The version published in Mandarin stated the NBA was “extremely disappointed” in Morey for making “inappropriate comments” that “severely hurt the feelings of Chinese fans,” despite none of those phrases appearing in the official English.
Charles Lieber, Harvard Professor:
Charles Lieber worked as a prominent scientist and researcher at Harvard University until Feb. 18, when the FBI arrested him for selling secrets to China.
Lieber is accused of taking bribes to set up a lab in China and share information on his research, and then denying any knowledge of the payments to U.S. authorities, according to NPR.
Specifically, Lieber is alleged to have recruited scientists to the Chinese regime’s Thousand Talent Program, which in some cases has resulted in violations of U.S. law, such as espionage, theft of trade secrets and grant fraud. (RELATED: Republican Senators Want To Rename Chinese Embassy Street After Chinese COVID-19 Whistleblower)
The Department of Justice (DOJ) says Lieber’s labs in the U.S. received $15 million in research grants from the U.S. government, including grants from the National Institutes of Health and the Department of Defense.
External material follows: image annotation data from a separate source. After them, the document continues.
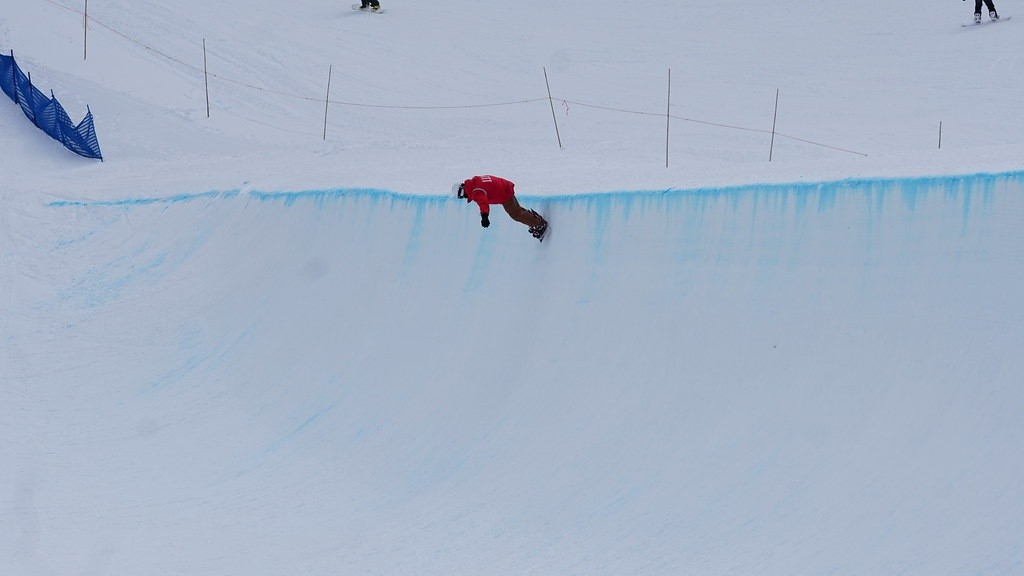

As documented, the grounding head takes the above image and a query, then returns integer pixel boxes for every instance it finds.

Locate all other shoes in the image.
[360,6,366,10]
[371,7,382,13]
[989,11,999,20]
[974,13,981,22]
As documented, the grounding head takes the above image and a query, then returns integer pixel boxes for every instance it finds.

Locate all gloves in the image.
[480,212,490,228]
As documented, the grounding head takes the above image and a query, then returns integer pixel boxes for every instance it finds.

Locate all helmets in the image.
[451,181,463,199]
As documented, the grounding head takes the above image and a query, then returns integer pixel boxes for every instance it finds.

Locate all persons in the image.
[451,174,552,242]
[973,0,1000,23]
[360,0,380,12]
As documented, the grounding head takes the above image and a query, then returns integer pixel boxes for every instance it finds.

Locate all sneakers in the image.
[529,217,548,238]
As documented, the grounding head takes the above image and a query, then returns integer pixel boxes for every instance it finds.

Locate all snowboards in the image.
[526,207,554,246]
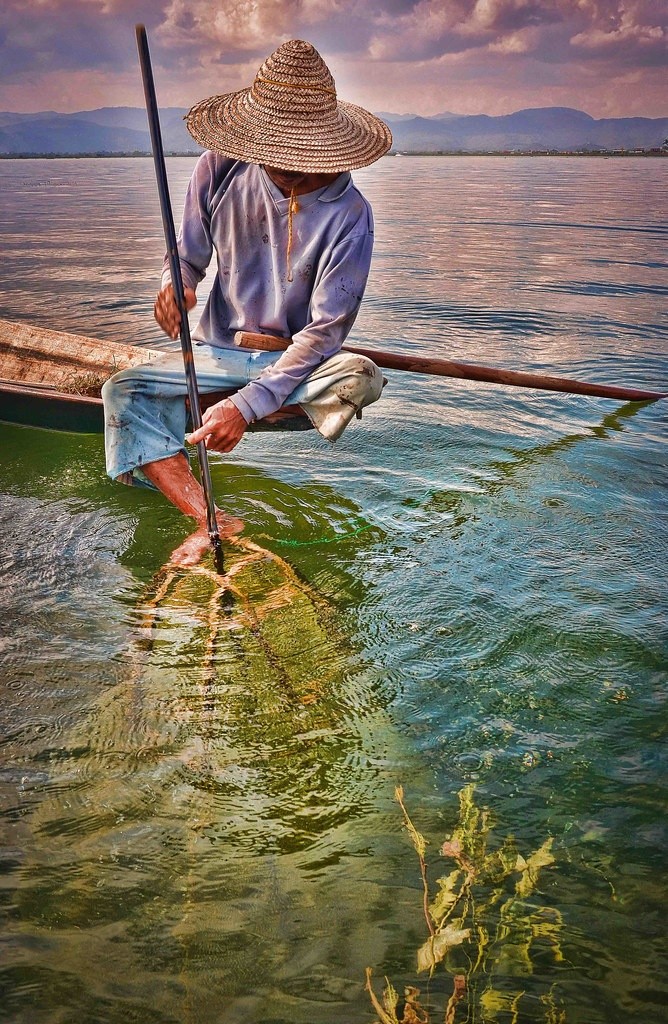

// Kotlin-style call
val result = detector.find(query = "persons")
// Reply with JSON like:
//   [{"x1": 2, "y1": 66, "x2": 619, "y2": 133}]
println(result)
[{"x1": 100, "y1": 39, "x2": 393, "y2": 567}]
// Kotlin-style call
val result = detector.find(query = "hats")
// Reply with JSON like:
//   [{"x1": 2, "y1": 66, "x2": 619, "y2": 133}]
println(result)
[{"x1": 181, "y1": 39, "x2": 393, "y2": 174}]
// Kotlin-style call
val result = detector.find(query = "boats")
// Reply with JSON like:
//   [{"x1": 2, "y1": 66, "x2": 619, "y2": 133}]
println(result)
[{"x1": 0, "y1": 318, "x2": 320, "y2": 433}]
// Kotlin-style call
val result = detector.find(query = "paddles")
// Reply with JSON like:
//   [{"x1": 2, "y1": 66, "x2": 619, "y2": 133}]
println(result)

For security reasons, those grants require recipients to disclose any large payments from foreign nations they might receive. Lieber never did, despite receiving hundreds of thousands of dollars from China.
A DOJ statement alleges the Wuhan University of Technology (WUT) “paid Lieber $50,000 USD per month, living expenses of up to 1,000,000 Chinese Yuan (approximately $158,000 USD at the time) and awarded him more than $1.5 million to establish a research lab at WUT.”
When investigators asked about the payments and his involvement in the Thousand Talent Program, Lieber denied any involvement. Lieber has been charged with one count of making a materially false, fictitious and fraudulent statement, according to the DOJ.
Lieber faces a five-year prison sentence and a $250,000 fine if convicted.